The first observation, that Mark made, was that the starting positions don't really matter, since the movement rules and positions of the arrows ensure that you'll be able to get to the same places no matter where you started in the starting area. So that's nice, it helps reduce the reliance on the initial setup. It also seemed at first blush that the first player, with the ability to get to a second plunder location without spending additional resources, might be in a powerful position. However, looking at the numbers you'd wind up with for production in that situation convinced us that it probably wasn't such a powerful spot.

For those who don't know, you start out with two tribes who are wandering around the board, smiting Roman cities and carrying off plunder (and, usually, their own bodies). The intersection where those tribes are standing will also determine your production on the following turn, in the usual Catan manner. The other twist is that the first player in a round makes four rolls (re-rolling and duplicates) for production, flattening the distribution of numbers and ensuring that there won't be and crazy swings in number frequency that result in a runaway. It's another clever adaptation, and we were unanimous in liking it.

Anyway, as things developed, we quickly spread out across the board, plundering as we went.
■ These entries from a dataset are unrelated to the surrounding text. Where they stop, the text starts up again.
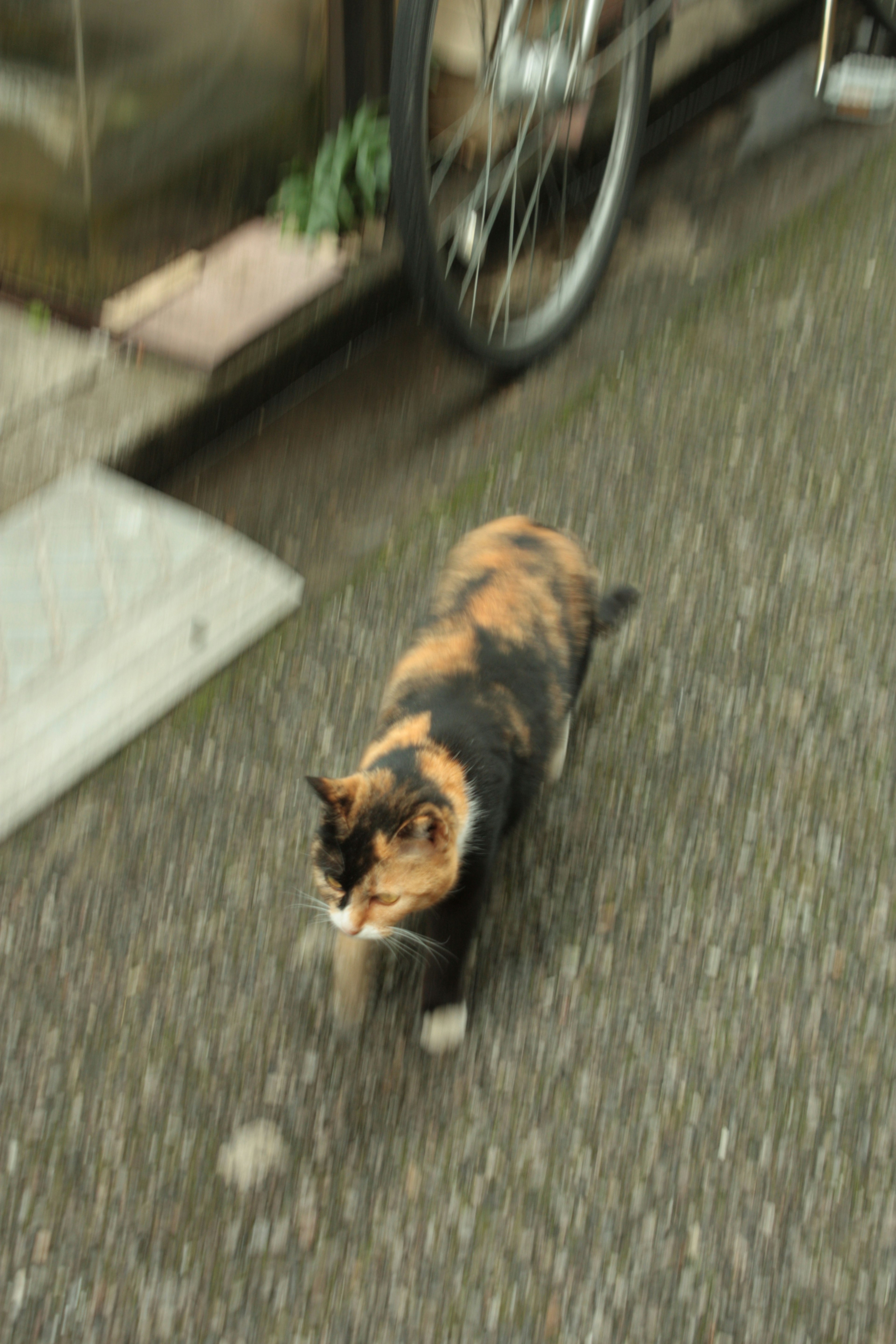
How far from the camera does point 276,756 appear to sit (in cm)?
213

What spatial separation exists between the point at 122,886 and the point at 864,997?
3.98ft

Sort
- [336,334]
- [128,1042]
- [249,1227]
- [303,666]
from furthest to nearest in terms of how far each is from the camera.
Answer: [336,334]
[303,666]
[128,1042]
[249,1227]

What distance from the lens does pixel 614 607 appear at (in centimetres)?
218

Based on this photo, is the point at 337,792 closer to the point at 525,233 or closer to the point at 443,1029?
the point at 443,1029

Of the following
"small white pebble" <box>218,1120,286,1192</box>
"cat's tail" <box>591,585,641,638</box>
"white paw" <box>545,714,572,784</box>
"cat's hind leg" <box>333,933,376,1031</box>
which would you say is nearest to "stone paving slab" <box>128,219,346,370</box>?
"cat's tail" <box>591,585,641,638</box>

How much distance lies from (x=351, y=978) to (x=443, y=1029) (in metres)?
0.17

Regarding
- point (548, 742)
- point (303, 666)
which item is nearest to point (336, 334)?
point (303, 666)

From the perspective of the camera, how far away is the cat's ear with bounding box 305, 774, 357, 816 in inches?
57.0

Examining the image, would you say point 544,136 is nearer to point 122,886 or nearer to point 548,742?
point 548,742

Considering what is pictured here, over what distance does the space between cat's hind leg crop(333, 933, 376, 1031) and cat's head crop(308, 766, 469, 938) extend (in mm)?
241

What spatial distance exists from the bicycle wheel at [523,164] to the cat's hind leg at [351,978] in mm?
1361

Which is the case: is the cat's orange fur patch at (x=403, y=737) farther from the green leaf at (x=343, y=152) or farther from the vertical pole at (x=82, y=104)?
the green leaf at (x=343, y=152)

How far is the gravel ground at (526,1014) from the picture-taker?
5.15 ft

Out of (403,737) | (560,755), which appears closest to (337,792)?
(403,737)
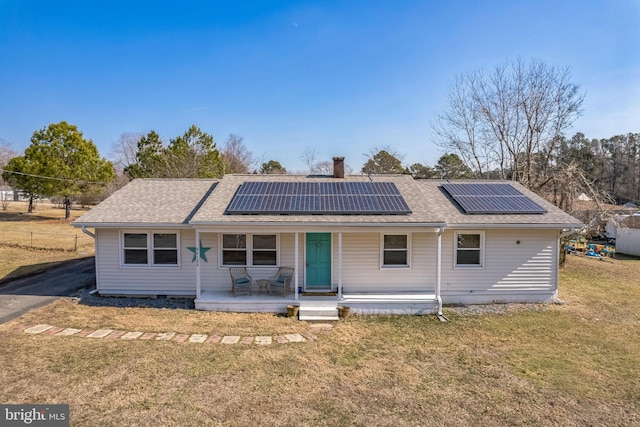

There wasn't too much competition for really juicy plundering locations, although there was some jostling for position. We quickly learned that livestock was king, and started camping good pastures if we didn't have anything else to do. Jarrett started piling up the supply wagons in an attempt to make a massively profitable plundering stack, I started angling for a couple of Scourge of Rome VP cards and Chris was the first to settle down, with Mark quickly following on the edge of the Iberian penninsula.

Fueled by good luck in plundering, drawing a number of no-casualty plunder chits, as well as a fortunate draw of three of the cards which permit unlimited movement, I managed to secure two Scourge of Rome cards for 4 VP. I also drew two VP cards, so after I settled down, I would only need to expand twice to get the requisite 10 VPs. That turned out to be a fairly easy task, and I won 10-8-6-5. We all agreed that the game was better than Settlers of the Stone Age, and I think we'd all be willing to play again.